(BRIEF):
The entry on The New Adventures of Nanoboy below lists 26 episodes but 52 segments. Using what the entry says, explain why those two numbers differ.

(SELECTED PASSAGE):
━━━━━━━━━━
- Genre: Animated series
- Written by: Joshua Chiang Leslie Tan Tan Zie Chiang Leonard Mah Jeffrey Lawrence Wayne Santos Aaron Chen
- Directed by: Jennifer Lew Seng Choon Meng Zaki Ragman Serene d'Cotta Pui Mei Chan Keh Choon Wee David Low Da Wei
- Voices of: Joe Murray Hillary Blazer-Doyle Chio Su-Ping Mark R. Kaufmann Christina Sergeant
- Composer: Michael Koh
- Countries of origin: Singapore Hong Kong Canada
- Original language: English
- No. of seasons: 1
- No. of episodes: 26 (52 segments)

Production
- Executive producers: Toper Taylor Steven Ching Seng Choon Meng Wong Chi Kong
- Producer: Koo Yuan Peng
- Running time: 22 minutes (2 11-minute segments)
- Production companies: Scrawl Studios Agogo Media Cookie Jar Entertainment

Original release
- Release: 19 December 2008 – 13 April 2013

= The New Adventures of Nanoboy =

The New Adventures of Nanoboy is an animated series produced by Scrawl Studios Pte. Ltd in Singapore, Media Development Authority of Singapore now Infocomm Media Development Authority, and Agogo Entertainment Limited in Hong Kong and distributed by Cookie Jar Entertainment.
━━━━━━━━━━
(INFORMATION GIVEN):
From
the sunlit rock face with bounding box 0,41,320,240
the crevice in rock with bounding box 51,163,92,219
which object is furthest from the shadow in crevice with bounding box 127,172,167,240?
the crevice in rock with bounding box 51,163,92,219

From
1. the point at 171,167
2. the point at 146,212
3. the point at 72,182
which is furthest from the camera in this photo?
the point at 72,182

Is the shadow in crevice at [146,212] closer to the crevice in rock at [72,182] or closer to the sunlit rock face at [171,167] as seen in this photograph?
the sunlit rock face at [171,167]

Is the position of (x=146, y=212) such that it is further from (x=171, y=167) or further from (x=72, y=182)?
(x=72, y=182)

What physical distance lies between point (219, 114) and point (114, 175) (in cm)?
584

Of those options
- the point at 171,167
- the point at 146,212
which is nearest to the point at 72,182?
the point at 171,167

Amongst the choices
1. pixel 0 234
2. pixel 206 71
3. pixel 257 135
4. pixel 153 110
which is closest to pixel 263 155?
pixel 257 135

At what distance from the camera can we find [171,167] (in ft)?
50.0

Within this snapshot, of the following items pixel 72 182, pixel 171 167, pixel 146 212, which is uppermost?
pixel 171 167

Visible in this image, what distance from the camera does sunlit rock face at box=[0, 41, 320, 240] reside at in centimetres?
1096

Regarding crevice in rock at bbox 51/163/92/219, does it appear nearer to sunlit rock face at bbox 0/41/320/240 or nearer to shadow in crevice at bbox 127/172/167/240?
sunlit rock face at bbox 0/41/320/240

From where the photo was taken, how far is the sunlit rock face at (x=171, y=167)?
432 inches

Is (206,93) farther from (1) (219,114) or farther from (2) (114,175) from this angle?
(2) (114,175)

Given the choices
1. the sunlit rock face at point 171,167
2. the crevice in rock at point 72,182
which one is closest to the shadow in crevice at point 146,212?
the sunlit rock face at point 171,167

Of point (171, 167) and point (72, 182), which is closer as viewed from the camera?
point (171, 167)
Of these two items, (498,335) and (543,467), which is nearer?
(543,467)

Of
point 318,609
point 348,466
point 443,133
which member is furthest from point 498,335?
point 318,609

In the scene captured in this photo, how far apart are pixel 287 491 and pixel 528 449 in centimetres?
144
━━━━━━━━━━
(FINISHED ANSWER):
Each 22-minute episode is made of two 11-minute segments, so the 26 episodes add up to 52 segments.